__CUPLIKAN SUMBER__:
^^^^^^^^
Kamboja menyaksikan perang sipil berturut-turut selama lebih dari 20 tahun setelah kudeta pada 1970. Pada 1991, pihak-pihak yang berkonflik mencapai kesepakatan untuk mengakhiri pertempuran.
Namun baru pada 1993, pemilihan nasional digelar oleh Otoritas Transisi Perserikatan Bangsa-bangsa bagi Kamboja (UNTAC), bekerja sama dengan Dewan Nasional Kamboja.
Pemilihan umum nasional pertama digelar pada 23-28 Mei 1993. Meski beberapa wilayah masih diduduki Khmer Merah, jumlah pemilih cukup tinggi yakni mencapai 86,78 dari hampir lima juta pemilih yang terdaftar.
Empat partai politik memenangkan kursi di Majelis Konstituante, tapi tak ada partai yang memenangkan dua per tiga mayoritas kursi untuk membentuk kabinet, sehingga terbentuk pemerintahan koalisi.
Hingga kini, lima pemilu telah digelar. Yakni 1993, 1998, 2008 dan 2013. Pemilu yang digelar hari ini, Minggu, 29 Juli 2018 adalah pemilu yang keenam.
Proses Pemilihan di Kamboja
Warga Kamboja baik laki-laki dan perempuan memiliki hak pilih sejak berusia 18 tahun, dan 25 tahun untuk dipilih. Hak-hak memilih dan dipilih itu bisa ditangguhkan dalam jangka waktu tertentu jika mereka ditahan.
Kamboja menganut sistem pemilu proporsional. Kandidat dinominasikan partai-partai politik yang terdaftar untuk mengikuti pemilu di Komite Pemilu Nasional (NEC).
Populasi pemilih meningkat dua kali lipat sejak 1993. Dari 4,6 juta pada 1993 menjadi 9,5 juta pada 2013. Namun angka partisipasi cenderung menurun.
^^^^^^^^
Data pertanyaan spasial

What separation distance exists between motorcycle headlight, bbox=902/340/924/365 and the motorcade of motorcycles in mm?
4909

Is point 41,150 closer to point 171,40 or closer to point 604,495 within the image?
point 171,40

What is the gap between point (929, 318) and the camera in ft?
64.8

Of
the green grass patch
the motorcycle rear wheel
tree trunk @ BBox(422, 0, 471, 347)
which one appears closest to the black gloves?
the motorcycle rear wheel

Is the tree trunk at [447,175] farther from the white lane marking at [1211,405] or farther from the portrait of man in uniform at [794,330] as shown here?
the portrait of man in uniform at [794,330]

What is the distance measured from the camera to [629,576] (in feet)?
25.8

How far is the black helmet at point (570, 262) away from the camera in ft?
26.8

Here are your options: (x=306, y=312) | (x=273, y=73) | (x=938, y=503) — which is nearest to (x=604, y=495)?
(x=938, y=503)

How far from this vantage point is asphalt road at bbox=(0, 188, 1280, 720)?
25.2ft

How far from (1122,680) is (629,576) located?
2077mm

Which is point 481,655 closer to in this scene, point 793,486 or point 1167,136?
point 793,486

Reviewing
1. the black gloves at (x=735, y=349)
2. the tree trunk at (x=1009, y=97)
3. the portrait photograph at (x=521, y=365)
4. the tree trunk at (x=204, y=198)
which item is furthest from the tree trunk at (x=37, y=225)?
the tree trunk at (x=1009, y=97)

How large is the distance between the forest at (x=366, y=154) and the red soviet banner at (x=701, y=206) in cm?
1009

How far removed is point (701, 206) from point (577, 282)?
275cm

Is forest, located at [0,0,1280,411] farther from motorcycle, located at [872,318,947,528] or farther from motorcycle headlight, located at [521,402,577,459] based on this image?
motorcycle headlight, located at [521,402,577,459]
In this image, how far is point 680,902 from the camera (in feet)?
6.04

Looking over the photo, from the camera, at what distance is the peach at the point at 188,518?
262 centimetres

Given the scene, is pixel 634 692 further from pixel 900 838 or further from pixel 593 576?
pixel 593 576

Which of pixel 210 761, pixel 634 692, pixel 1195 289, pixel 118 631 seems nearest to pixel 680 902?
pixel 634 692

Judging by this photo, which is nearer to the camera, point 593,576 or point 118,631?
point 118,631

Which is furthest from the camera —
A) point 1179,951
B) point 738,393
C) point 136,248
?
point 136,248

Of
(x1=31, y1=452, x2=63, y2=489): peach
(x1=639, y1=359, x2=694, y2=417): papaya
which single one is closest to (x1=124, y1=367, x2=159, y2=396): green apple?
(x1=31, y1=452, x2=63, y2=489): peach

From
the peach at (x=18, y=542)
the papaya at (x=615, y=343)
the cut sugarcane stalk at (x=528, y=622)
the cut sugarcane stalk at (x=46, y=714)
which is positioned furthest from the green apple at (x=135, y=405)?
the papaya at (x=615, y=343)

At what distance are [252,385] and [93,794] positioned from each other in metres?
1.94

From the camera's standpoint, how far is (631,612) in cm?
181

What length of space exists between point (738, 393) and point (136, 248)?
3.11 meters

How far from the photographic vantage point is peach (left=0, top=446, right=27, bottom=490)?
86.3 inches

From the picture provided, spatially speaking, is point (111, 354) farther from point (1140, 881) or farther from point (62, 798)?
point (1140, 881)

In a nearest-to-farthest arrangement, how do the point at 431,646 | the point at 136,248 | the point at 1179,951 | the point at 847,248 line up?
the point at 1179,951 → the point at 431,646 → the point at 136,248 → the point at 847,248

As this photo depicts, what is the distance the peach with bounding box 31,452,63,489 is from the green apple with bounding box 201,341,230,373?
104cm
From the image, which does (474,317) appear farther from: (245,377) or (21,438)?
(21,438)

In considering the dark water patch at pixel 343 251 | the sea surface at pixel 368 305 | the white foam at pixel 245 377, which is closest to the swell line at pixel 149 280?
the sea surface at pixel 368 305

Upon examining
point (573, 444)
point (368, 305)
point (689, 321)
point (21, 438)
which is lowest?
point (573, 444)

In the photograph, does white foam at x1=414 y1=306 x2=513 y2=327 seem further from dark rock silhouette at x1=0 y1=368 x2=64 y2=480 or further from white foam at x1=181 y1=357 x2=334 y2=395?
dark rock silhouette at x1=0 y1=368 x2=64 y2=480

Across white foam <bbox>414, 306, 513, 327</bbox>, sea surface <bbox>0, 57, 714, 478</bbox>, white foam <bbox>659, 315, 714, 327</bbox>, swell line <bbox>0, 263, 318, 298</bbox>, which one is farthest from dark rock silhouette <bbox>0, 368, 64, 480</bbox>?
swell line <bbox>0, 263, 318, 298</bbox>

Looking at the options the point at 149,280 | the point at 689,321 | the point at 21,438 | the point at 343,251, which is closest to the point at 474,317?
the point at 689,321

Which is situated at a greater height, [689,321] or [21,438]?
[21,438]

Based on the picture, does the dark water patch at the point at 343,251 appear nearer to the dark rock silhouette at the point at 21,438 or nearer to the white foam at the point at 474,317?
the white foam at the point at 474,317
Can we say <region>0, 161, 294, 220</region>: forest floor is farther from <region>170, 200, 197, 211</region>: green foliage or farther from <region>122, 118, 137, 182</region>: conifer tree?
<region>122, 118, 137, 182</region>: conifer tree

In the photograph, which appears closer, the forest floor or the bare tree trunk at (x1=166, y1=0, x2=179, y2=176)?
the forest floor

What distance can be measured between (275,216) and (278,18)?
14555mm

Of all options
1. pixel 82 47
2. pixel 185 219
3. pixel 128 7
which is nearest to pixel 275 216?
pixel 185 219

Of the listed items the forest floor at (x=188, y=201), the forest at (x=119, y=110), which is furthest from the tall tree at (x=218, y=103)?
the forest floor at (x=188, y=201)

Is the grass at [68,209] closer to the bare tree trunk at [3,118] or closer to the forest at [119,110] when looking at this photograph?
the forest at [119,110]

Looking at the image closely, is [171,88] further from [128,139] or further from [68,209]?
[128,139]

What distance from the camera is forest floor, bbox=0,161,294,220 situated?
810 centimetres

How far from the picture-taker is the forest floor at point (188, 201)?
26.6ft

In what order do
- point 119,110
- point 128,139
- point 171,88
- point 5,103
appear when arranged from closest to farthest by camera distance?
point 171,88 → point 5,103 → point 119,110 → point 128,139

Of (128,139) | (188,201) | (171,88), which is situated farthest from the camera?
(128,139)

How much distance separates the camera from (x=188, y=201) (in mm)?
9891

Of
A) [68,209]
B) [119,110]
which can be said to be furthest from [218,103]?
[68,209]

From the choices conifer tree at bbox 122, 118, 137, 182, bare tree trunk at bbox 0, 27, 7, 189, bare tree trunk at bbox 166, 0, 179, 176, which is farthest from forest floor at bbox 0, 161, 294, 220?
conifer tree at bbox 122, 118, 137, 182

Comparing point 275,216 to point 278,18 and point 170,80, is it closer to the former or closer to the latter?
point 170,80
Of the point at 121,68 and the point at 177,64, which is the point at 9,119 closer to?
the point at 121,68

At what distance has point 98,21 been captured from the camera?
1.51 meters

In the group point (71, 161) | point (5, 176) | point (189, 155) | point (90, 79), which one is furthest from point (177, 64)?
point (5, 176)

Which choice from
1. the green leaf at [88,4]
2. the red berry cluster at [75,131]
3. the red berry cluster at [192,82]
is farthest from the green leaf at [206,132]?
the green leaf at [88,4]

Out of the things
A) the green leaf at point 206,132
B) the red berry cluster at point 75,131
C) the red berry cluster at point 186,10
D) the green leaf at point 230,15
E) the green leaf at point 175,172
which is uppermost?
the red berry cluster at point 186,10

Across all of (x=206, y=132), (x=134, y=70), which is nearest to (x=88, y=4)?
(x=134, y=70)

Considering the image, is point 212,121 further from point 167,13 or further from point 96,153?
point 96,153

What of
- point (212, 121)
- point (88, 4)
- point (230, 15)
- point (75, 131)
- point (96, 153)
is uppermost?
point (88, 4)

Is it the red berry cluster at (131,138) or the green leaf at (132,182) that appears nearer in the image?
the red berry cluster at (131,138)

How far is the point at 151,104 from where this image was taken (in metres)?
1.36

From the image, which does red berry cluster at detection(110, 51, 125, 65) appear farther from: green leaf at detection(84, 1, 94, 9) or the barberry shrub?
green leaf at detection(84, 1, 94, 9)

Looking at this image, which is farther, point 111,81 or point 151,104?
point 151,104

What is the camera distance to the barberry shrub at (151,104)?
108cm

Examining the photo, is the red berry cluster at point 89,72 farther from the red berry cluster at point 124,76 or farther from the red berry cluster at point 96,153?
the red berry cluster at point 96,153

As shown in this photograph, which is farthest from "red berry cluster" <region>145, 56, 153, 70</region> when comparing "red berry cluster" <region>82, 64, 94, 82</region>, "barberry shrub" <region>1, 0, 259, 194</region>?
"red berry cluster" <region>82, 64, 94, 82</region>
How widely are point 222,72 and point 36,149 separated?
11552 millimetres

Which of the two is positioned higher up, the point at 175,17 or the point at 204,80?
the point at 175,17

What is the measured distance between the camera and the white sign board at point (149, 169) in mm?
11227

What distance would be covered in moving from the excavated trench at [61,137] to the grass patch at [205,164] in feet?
^^^^^^^^
__SOAL UNTUK DIKERJAKAN__:
1) Menurut teks tentang pemilu Kamboja, sejak usia berapa warga Kamboja memiliki hak pilih?
2) Ketik ulang bagian teks tentang pemilu Kamboja yang dibuka dengan kata-kata "Proses Pemilihan di" dan ditutup dengan "partisipasi cenderung menurun.", tanpa mengubah apa pun.

__JAWABAN BERURUTAN__:
1) Sejak berusia 18 tahun.

2)
Proses Pemilihan di Kamboja
Warga Kamboja baik laki-laki dan perempuan memiliki hak pilih sejak berusia 18 tahun, dan 25 tahun untuk dipilih. Hak-hak memilih dan dipilih itu bisa ditangguhkan dalam jangka waktu tertentu jika mereka ditahan.
Kamboja menganut sistem pemilu proporsional. Kandidat dinominasikan partai-partai politik yang terdaftar untuk mengikuti pemilu di Komite Pemilu Nasional (NEC).
Populasi pemilih meningkat dua kali lipat sejak 1993. Dari 4,6 juta pada 1993 menjadi 9,5 juta pada 2013. Namun angka partisipasi cenderung menurun.